Terlepas mengenai dugaan kartel terbukti atau tidak, Nawir berpendapat saat ini telah terjadi over estimasi Indonesia bisa memenuhi kebutuhan daging. Seperti dalam Data Kementerian Pertanian yang menyebutkan produksi sapi siap potong sekitar 2,4 juta atau 399 ribu ton setara daging. Namun menurut Nawir jumlah itu belum bisa tergambarkan segmentasinya. Arti dari sapi siap potong itu apakah yang ada di korporasi atau termasuk yang ada di peternak tradisional.

"Data yang disampaikan bukan data real, masih belum jelas. Sedangkan data tersebut menjadi acuan untuk membuat satu kebijakan keputusan kuota impor daging. Jika data salah secara otomatis keputusan yang diambil juga salah," terangnya. Ia memperkirakan dari data siap potong hanya sekitar 40 persen yang benar-benar bisa diserap.

Pada dasarnya pihaknya mendukung adanya swasembada daging sapi. Namun ada aspek-aspek yang harus dipertimbangkan misalkan harga dan kesiapan. "Estimasi yang ada pada peternak harga tinggi karena tak ada stok, tapi dalam data pemerintah produksi melimpah dan cukup, itu kan gak singkron," katanya. Ia menghimbau agar pemerintah bisa mereview kembali data yang ada secara lebih terperinci. Sehingga keputusan yang diambil tidak salah arah.

Sementara itu Ketua Asosiasi Pengimpor Sapi Indonesia (Aspidi) Thomas Sembiring mengatakan hal yang senada. Ia berkata pemerintah terlalu terpaku dengan target swasembada daging 2014. Padahal sistem dan fakta yang ada belum siap untuk menuju ke sana. "Jangan terlalu drastis penurunannya, harus bertahap.
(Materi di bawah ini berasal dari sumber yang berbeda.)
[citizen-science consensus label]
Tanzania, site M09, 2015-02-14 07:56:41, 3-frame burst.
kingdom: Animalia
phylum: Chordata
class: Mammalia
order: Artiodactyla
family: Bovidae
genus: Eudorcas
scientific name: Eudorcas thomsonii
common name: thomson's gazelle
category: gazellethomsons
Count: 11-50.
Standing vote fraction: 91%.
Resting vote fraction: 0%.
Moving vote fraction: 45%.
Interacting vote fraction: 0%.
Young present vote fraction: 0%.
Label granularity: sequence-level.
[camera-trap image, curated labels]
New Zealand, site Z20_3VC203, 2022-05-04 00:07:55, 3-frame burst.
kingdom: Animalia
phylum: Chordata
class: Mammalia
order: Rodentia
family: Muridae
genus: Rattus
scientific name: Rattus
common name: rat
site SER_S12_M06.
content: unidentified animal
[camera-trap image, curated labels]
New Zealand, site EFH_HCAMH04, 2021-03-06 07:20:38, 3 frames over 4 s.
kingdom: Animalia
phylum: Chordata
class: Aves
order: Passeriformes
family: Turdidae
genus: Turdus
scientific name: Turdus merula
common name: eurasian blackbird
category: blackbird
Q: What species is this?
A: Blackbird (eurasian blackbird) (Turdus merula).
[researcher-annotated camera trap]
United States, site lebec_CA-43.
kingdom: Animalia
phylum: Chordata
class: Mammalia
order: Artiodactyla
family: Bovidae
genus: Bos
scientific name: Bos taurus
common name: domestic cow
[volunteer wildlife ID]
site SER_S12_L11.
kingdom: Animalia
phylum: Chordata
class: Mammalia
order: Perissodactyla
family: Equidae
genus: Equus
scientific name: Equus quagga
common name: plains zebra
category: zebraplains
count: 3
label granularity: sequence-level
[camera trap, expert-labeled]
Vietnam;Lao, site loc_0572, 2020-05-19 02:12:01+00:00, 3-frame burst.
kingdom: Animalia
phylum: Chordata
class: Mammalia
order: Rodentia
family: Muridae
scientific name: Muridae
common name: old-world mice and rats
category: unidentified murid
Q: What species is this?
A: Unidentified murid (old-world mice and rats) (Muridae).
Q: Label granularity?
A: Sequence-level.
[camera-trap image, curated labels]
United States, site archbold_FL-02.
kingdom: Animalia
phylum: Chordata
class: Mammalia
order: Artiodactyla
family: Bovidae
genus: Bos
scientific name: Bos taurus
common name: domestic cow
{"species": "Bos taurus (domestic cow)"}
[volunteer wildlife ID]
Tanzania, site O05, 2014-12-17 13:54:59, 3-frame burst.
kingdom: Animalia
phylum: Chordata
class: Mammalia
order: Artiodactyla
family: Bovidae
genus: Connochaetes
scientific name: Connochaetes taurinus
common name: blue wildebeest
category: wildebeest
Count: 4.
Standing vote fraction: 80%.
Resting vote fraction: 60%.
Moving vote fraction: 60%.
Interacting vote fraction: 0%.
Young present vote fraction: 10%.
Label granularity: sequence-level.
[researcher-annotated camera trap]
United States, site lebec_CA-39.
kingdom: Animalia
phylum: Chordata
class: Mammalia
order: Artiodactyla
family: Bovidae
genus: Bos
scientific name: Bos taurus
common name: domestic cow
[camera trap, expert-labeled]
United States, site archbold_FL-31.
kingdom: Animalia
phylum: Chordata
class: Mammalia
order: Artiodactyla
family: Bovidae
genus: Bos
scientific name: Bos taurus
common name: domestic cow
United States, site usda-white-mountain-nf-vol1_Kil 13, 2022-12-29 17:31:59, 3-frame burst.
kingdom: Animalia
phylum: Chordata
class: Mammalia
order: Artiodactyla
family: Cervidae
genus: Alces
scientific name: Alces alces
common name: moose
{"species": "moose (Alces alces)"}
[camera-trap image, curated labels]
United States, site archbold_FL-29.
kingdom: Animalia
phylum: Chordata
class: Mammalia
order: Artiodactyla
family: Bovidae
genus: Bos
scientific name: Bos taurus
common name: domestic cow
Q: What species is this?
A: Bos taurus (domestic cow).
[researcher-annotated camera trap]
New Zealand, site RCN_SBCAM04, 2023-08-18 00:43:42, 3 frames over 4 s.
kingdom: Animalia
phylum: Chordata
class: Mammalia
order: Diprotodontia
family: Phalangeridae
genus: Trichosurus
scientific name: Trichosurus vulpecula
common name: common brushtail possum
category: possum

Jangan karena kepentingan 6,4 juta peternak nasib 260 juta penduduk Indonesia jadi korban," katanya.

Ia menerangkan, harga daging sapi yang mahal tak hanya terjadi di Jakarta tapi di seluruh Indonesia. Berdasarkan pantauan Badan Pusat Statistik (BPS) harga sapi di sentra-sentra produksi antara Rp 76 ribu hingga Rp 103 ribu. Misalkansaja di Semarang harga mencapai Rp 76 ribu, Jogjakarta Rp 90 ribu, Kupang Rp 82 ribu, dan Papua Rp 103 ribu.

Mengenai tuduhan adanya kartal, ia tidak sependapat dengan KPPU. Ia berkata pembagian alokasi sangat terbuka. Saat ini pengusaha impor daging terus bermunculan sementara kuota impor terus turun. Alokasi impor tertinggi yang diterima oleh importir hanya sekitar 13 persennya saja selanjutnya 8 persen. Jadi itu sama sekali bukan masalah.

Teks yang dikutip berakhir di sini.